La trasposizione di un videogame su grande schermo raramente ha condotto a uno spettacolo sopra il livello di accettabilità, e con questo non ci riferiamo unicamente ai filmacci di Uwe Boll. Almeno nel caso di Five Nights at Freddy’s le aspettative erano maggiori per la presenza di Blumhouse da una parte, e i suddetti videogame ad alta tensione e di successo dall'altra. Alla base di tutto gli infernali animatronici da cui partire magari per sviluppare un impianto narrativo slasher, possibilmente infarcito con qualche buon jumpscare e il contributo certo non secondario del cast. Josh Hutcherson (franchise Hunger Games), Matthew Lillard (franchise Scream) e Mary Stuart Masterson (amata sin dagli anni '80 con film come Un meraviglioso batticuore, Benny & Joon e Pomodori verdi fritti alla fermata del treno) ci mettono del loro, ma all'interno di una sceneggiatura lisa e stantia.
C'è il lugubre e decadente ex locale in cui avvenne il fattaccio che lo fece chiudere, e c'è la ricerca da parte del protagonista del fratello minore, rapito quando erano bambini e mai più ritrovato. Due macro elementi dello script appiccicati malamente con lo scotch, per giunta con una narrazione che accelera troppo tardi. Disarmante lentezza nell'approfondimento dei personaggi e del loro background di vita, transizioni confuse in cui si stenta a riconoscere chi è chi o cosa rappresenta. Colpi di scena telefonati, l'improbabile e ridicola rivelazione finale lasciando aperta una porta al sequel.
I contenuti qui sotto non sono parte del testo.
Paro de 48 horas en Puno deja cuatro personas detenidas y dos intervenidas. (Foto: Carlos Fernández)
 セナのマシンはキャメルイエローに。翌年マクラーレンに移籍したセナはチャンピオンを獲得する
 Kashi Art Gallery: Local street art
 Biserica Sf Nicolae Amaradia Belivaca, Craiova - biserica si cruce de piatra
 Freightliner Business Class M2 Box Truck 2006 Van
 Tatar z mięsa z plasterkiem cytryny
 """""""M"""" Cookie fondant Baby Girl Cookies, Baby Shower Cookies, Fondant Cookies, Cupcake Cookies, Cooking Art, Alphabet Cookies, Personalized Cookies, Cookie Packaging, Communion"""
Il top dell'alta tensione lo si raggiunge (involontariamente) attraverso un minuscolo pupazzetto inerte che comunque vaga per il locale, che accompagnato dalle giuste note musicali stimola più degli stessi robottoni incazzosi. Racconto che palesa una disarmante mancanza di idee, dove non si è voluto andare realmente da nessuna parte vagando il superficiale, scopiazzando il passato nella speraza di non scontentare nessuno: fa eccezione un unico sparuto frammento gore, restando circostanziati e fuori dal primo piano.
Ai titoli di coda ci si arriva facendo lo slalom tra gli sbadigli, almeno per chi il cinema di genere lo mastica da tempo.
Del resto, proprio come accaduto per il recente pessimo “sequel” de L'esorcista (30 milioni di budget, oltre 100 milioni di dollari di incasso), almeno dal punto di vista commerciale potrebbe avere ragione Jason Blum, che ha capito come incassare spacciando per nuovi film nati con attaccata addosso la muffa.
Voto
Redazione
Five Nights at Freddy’s, recensione: nuovo gioco, vecchia storia
Che si abbia o meno giocato al franchise videoludico, il film è penalizzato da una sceneggiatura raffazzonata, su cui grava una complessa gestazione e numerosi cambi di mano. Opera con maggiori chance di funzionare in misura inversamente proporzionale alla conoscenza del cinema di genere. Il successo commerciale confermerebbe una preoccupante deriva artistica.